*PROBLEM DETAILS:* Please turn the part of the material below that opens with the line containing "How far from the lens" and closes with the material's final line into a Markdown table with two columns, Row and Line. Number each line and leave out blank lines.

*DATA FOR THIS EXERCISE:*
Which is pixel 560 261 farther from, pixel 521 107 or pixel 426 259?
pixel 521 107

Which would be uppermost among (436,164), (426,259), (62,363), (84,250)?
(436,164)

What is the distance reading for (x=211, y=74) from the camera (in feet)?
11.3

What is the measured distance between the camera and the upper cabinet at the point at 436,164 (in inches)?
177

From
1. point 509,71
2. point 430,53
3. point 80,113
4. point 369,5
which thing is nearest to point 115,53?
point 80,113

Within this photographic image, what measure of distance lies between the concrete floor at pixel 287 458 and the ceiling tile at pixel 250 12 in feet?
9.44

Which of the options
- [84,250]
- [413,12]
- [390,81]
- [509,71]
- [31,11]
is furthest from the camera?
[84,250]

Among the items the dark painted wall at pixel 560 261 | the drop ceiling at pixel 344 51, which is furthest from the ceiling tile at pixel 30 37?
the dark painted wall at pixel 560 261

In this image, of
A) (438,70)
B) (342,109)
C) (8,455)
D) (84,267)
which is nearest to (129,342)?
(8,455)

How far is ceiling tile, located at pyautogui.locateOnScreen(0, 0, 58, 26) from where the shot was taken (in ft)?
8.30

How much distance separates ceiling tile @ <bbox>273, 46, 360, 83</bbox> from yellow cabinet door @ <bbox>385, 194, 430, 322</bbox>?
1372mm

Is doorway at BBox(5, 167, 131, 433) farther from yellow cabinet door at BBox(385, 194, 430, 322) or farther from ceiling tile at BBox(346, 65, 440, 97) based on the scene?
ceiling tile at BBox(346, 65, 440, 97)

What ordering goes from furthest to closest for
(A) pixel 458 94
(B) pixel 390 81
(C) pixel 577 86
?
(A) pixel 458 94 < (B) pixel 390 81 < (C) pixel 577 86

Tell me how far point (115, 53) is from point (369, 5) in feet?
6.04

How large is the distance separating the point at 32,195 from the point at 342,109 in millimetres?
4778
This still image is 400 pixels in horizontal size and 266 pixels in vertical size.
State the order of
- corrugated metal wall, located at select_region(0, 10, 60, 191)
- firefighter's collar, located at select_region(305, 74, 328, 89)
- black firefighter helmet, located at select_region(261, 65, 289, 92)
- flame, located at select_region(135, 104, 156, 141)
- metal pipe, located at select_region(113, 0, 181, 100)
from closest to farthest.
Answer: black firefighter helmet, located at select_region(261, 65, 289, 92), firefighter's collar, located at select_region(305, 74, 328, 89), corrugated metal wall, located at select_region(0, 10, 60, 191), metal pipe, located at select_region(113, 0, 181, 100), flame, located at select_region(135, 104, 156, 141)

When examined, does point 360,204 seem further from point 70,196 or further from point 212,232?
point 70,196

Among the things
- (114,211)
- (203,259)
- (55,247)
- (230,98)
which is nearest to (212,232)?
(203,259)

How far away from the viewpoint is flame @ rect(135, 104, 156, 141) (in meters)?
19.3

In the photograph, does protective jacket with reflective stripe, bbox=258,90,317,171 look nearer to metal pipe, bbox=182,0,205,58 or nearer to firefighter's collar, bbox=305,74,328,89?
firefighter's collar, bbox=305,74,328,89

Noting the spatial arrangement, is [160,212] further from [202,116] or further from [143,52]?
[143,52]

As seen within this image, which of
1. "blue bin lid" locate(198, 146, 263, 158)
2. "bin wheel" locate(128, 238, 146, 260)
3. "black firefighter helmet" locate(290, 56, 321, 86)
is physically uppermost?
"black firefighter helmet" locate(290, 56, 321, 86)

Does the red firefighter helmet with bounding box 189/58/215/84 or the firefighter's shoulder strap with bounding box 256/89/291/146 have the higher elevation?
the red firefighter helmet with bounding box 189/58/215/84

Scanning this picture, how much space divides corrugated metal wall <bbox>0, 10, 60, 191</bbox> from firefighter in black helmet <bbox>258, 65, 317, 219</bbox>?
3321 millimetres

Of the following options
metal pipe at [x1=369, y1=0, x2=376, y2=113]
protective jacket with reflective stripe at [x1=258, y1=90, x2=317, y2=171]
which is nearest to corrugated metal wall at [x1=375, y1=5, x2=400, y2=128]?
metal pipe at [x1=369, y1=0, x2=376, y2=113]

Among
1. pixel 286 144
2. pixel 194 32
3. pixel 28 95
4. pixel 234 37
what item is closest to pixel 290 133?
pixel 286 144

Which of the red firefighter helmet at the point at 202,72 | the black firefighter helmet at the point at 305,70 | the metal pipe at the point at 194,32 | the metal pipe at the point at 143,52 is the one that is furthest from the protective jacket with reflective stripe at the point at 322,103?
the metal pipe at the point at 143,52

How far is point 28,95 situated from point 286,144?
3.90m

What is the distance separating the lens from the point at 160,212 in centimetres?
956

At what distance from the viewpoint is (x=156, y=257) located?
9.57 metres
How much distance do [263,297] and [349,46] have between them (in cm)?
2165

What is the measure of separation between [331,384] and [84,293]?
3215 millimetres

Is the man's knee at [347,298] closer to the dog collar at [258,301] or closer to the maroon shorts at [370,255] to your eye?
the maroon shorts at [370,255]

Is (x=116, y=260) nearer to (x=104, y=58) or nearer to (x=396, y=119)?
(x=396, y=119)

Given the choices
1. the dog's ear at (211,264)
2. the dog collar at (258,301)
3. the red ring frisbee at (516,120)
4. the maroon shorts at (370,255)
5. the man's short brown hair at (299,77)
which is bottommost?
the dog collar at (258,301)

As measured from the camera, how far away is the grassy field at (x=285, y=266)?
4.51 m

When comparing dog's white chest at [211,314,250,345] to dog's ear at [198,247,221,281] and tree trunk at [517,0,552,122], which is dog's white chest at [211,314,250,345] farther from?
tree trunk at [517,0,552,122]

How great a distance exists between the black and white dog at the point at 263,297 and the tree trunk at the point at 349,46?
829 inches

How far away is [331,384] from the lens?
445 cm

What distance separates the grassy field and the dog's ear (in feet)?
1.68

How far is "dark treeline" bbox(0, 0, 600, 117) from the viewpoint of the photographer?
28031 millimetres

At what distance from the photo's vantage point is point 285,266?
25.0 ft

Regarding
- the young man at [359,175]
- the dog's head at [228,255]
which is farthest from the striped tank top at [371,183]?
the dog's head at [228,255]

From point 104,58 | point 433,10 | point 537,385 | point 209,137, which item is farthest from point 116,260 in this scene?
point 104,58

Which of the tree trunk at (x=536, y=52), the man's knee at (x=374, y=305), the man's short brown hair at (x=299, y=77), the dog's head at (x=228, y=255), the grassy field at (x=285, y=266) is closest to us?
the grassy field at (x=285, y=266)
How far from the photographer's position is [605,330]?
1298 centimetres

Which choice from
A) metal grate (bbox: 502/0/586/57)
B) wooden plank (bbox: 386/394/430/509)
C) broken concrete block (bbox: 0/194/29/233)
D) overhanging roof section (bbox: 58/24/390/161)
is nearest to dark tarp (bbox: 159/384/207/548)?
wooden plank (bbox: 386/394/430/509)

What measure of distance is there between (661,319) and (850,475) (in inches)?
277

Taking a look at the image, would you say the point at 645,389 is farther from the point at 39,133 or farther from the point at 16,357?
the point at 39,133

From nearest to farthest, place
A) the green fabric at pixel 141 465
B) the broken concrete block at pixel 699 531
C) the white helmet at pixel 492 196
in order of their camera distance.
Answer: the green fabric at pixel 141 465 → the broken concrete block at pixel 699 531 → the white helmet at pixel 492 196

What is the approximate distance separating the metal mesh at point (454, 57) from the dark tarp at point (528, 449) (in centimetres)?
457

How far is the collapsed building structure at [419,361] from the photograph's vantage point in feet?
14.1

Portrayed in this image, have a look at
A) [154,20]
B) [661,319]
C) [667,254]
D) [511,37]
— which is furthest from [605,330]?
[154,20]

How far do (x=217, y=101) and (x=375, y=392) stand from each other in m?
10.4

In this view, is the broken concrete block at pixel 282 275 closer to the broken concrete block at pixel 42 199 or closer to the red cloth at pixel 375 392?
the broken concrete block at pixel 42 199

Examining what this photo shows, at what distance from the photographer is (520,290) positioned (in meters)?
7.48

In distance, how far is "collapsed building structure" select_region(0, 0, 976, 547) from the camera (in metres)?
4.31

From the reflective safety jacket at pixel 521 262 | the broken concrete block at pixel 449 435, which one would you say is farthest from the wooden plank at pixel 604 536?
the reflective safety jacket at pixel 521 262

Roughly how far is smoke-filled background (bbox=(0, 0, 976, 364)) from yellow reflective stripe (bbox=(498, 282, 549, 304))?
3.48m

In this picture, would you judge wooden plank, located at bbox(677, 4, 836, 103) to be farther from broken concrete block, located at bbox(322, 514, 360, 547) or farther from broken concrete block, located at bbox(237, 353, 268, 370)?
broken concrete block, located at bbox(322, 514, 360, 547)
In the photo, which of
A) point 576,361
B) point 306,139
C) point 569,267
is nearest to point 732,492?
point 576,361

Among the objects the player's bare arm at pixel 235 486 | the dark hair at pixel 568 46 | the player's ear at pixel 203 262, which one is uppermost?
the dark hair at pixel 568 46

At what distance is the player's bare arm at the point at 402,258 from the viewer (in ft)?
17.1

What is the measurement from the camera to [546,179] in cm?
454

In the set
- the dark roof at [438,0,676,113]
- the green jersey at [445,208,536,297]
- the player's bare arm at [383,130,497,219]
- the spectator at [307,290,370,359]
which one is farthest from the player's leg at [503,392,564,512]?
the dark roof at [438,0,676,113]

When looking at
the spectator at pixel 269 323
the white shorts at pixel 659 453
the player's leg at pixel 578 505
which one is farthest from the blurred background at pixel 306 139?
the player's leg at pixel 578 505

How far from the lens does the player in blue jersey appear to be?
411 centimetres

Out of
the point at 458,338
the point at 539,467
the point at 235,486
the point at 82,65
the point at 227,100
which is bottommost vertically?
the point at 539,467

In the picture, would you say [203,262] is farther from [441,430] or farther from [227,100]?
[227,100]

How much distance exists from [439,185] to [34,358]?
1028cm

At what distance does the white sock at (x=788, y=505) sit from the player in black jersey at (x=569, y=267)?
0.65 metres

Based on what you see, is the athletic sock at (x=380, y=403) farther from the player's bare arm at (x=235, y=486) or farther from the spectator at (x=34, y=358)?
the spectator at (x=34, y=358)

*FINAL RESULT:*
| Row | Line |
|---|---|
| 1 | How far from the lens does the player in blue jersey appear to be? |
| 2 | 411 centimetres |
| 3 | Out of |
| 4 | the point at 458,338 |
| 5 | the point at 539,467 |
| 6 | the point at 235,486 |
| 7 | the point at 82,65 |
| 8 | the point at 227,100 |
| 9 | which is bottommost vertically? |
| 10 | the point at 539,467 |
| 11 | In the picture, would you say [203,262] is farther from [441,430] or farther from [227,100]? |
| 12 | [227,100] |
| 13 | How much distance exists from [439,185] to [34,358]? |
| 14 | 1028cm |
| 15 | At what distance does the white sock at (x=788, y=505) sit from the player in black jersey at (x=569, y=267)? |
| 16 | 0.65 metres |
| 17 | Based on what you see, is the athletic sock at (x=380, y=403) farther from the player's bare arm at (x=235, y=486) or farther from the spectator at (x=34, y=358)? |
| 18 | the spectator at (x=34, y=358) |